Un très grand merci à Clavis Films et à Doriane Films pour m’avoir permis de découvrir cette dramatique hongroise sortie en 1984, réalisée par Márta Mészáros, pour une trilogie plus personnelle en partie sur sa biographie.

Ayant perdu père et mère en Russie, pendant les purges de Staline, la jeune Juli Kovács revient en Hongrie, accompagnée de ses grands-parents. La famille est hébergée chez Magda Egri, femme célibataire qui occupe une position de pouvoir au sein du régime en place. À l’écart du monde extérieur, Juli se sent de plus en plus opprimée par Magda et par l’atmosphère qui règne à la maison. Se réfugiant dans ses souvenirs d’enfance et dans le cinéma, elle finit par entrer en contact avec son cousin János, jeune ingénieur qui représentera sa seule issue pour sortir de ce monde où elle est enfermée.

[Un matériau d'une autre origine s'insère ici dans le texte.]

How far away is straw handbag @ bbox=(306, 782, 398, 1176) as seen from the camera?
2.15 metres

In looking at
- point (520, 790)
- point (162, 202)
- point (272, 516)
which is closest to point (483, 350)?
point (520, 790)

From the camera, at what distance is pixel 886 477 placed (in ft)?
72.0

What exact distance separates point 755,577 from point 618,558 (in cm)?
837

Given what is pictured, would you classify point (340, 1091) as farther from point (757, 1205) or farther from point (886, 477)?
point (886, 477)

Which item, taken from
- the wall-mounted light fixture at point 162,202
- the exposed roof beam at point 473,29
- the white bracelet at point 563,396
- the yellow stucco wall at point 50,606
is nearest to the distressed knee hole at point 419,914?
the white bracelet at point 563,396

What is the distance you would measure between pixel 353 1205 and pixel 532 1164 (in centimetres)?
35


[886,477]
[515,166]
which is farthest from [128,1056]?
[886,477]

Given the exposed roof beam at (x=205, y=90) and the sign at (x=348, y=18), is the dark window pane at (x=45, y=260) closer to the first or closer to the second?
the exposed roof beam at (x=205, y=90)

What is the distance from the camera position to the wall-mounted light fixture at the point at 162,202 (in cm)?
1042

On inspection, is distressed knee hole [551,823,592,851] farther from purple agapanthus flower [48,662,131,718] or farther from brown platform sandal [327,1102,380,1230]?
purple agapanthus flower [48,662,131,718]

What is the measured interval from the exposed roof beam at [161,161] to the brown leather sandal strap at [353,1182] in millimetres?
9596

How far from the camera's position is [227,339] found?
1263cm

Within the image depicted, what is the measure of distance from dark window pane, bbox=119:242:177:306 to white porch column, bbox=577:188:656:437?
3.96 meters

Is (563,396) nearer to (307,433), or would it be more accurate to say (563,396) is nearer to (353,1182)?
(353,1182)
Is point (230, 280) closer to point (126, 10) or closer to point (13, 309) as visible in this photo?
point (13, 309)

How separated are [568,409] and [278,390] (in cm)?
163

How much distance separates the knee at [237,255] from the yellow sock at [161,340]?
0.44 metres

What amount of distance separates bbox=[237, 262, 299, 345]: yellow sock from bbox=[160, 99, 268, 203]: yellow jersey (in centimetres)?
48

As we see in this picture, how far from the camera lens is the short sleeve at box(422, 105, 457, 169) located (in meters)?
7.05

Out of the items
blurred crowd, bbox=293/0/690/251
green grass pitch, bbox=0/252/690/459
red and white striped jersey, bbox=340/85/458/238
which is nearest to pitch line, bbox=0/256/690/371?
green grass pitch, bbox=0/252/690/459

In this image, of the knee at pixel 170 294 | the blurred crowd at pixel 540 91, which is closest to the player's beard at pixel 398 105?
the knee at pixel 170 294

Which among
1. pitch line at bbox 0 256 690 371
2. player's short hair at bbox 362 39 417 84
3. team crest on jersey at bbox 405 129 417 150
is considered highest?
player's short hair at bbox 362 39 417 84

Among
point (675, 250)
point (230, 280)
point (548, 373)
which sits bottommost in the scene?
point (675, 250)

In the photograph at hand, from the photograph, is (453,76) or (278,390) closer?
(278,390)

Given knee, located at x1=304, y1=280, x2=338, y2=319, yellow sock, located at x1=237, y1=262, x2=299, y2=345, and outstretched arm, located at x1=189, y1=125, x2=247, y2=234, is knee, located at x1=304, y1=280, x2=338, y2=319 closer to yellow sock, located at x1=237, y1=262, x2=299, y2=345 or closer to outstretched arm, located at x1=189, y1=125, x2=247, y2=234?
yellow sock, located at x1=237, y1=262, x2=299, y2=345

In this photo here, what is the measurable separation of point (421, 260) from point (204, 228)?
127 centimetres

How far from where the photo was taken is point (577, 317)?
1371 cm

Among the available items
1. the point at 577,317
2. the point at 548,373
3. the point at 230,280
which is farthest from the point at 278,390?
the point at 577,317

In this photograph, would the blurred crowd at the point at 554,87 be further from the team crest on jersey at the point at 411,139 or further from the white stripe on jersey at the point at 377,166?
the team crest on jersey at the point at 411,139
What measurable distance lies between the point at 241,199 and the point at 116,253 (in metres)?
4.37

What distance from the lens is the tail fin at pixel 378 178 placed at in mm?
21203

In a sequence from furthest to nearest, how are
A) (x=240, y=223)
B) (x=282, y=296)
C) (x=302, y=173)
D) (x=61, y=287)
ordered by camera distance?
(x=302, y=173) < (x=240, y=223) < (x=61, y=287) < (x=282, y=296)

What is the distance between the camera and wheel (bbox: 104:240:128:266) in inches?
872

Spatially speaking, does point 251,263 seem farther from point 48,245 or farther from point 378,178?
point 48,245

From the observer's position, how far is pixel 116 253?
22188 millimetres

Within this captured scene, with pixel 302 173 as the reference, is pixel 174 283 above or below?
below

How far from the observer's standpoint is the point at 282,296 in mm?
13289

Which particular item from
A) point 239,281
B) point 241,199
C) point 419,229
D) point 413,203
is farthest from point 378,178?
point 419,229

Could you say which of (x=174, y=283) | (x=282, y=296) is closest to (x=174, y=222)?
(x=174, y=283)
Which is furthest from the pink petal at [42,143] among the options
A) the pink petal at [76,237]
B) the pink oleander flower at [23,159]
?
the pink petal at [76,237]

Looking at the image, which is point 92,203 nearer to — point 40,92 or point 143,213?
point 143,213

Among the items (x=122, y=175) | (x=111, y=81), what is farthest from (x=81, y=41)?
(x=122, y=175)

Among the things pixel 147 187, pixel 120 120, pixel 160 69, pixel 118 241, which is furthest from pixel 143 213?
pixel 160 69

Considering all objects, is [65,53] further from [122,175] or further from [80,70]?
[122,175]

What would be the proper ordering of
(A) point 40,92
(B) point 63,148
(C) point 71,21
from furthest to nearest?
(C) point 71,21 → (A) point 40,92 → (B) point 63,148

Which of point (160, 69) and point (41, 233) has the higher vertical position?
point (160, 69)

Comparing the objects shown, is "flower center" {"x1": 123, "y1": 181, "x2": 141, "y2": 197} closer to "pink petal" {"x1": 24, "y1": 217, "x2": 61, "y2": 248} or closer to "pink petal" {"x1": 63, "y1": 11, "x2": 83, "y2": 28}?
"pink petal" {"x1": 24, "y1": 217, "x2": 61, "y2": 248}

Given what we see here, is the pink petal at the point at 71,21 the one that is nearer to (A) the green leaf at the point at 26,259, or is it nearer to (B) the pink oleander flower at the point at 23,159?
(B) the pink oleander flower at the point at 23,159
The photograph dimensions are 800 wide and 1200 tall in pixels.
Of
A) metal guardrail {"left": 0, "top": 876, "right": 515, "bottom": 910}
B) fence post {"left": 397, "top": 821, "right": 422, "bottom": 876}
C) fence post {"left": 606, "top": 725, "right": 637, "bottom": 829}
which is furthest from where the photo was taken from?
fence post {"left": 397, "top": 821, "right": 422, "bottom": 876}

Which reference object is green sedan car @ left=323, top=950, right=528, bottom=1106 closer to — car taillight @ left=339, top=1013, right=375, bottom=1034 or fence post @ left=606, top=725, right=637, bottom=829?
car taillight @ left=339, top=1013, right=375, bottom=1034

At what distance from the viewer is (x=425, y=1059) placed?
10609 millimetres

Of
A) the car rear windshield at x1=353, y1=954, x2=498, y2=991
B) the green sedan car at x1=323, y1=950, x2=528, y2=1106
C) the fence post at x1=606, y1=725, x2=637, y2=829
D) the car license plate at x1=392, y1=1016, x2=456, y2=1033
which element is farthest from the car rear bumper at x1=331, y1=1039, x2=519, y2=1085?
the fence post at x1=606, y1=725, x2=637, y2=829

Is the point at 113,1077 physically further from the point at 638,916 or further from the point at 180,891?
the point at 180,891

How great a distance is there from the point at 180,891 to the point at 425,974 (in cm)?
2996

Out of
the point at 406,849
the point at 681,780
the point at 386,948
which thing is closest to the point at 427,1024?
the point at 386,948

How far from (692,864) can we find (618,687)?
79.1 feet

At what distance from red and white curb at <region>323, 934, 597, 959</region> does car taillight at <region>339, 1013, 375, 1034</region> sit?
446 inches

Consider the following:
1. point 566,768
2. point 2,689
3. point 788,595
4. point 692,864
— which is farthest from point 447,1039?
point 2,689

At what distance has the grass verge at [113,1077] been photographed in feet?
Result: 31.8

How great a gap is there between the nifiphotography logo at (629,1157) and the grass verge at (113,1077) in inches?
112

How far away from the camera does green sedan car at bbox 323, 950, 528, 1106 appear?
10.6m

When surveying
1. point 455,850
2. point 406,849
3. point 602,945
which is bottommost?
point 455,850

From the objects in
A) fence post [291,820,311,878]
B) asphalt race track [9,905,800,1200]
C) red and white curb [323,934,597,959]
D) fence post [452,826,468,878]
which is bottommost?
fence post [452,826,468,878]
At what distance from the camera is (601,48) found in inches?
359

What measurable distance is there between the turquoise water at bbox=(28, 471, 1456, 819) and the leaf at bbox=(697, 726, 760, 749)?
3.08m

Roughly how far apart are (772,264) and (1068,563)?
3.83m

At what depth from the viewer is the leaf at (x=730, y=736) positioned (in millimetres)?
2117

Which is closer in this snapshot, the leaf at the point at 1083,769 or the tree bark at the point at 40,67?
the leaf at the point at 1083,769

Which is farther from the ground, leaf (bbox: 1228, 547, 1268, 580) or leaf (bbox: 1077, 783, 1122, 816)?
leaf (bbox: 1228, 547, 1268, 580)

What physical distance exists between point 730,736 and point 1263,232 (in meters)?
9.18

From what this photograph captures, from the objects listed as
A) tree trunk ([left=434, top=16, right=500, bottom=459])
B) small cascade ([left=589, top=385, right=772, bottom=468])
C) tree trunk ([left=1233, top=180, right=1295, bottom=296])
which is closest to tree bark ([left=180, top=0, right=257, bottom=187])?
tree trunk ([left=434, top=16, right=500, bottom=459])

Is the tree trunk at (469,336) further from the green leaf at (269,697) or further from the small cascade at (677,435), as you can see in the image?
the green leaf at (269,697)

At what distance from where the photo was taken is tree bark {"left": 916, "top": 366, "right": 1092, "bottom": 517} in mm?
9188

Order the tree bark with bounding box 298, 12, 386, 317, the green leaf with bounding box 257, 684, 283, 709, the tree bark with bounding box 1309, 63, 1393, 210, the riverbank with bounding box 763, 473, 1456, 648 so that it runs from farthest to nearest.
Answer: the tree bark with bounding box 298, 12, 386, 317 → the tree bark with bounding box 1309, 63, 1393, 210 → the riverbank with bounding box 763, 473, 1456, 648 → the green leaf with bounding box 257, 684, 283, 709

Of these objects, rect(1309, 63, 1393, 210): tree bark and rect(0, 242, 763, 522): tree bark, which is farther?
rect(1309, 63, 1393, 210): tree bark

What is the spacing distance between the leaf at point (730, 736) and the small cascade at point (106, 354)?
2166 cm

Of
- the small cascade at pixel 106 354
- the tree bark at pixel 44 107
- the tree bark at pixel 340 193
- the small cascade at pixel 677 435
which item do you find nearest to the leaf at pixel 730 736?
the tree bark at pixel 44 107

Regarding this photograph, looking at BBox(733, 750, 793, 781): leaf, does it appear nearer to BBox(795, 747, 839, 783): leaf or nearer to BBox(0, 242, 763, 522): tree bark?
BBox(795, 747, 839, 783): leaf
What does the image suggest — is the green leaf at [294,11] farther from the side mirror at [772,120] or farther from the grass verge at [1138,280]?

Journal à mes enfants. Avec ce film, la réalisatrice entamait une trilogie, (en fait, une une quadrilogie avec Kisvilma terre d'espérance -Kisvilma – Az utolsó napló- Petite Wilma - Le dernier journal), sorti en 2000, dans lequel Márta Mészáros retournait sur les lieux de son enfance au Kirghizistan, à priori non édité, et mériterait de découvrir pour conclure. Avec ce film, la réalisatrice évoque sa vie. Orpheline de mère décédée du typhus, et de père communiste assassiné par les soviétiques, Márta et ses sœurs jumelles, a été adopté par une apparatchik du parti communiste hongrois.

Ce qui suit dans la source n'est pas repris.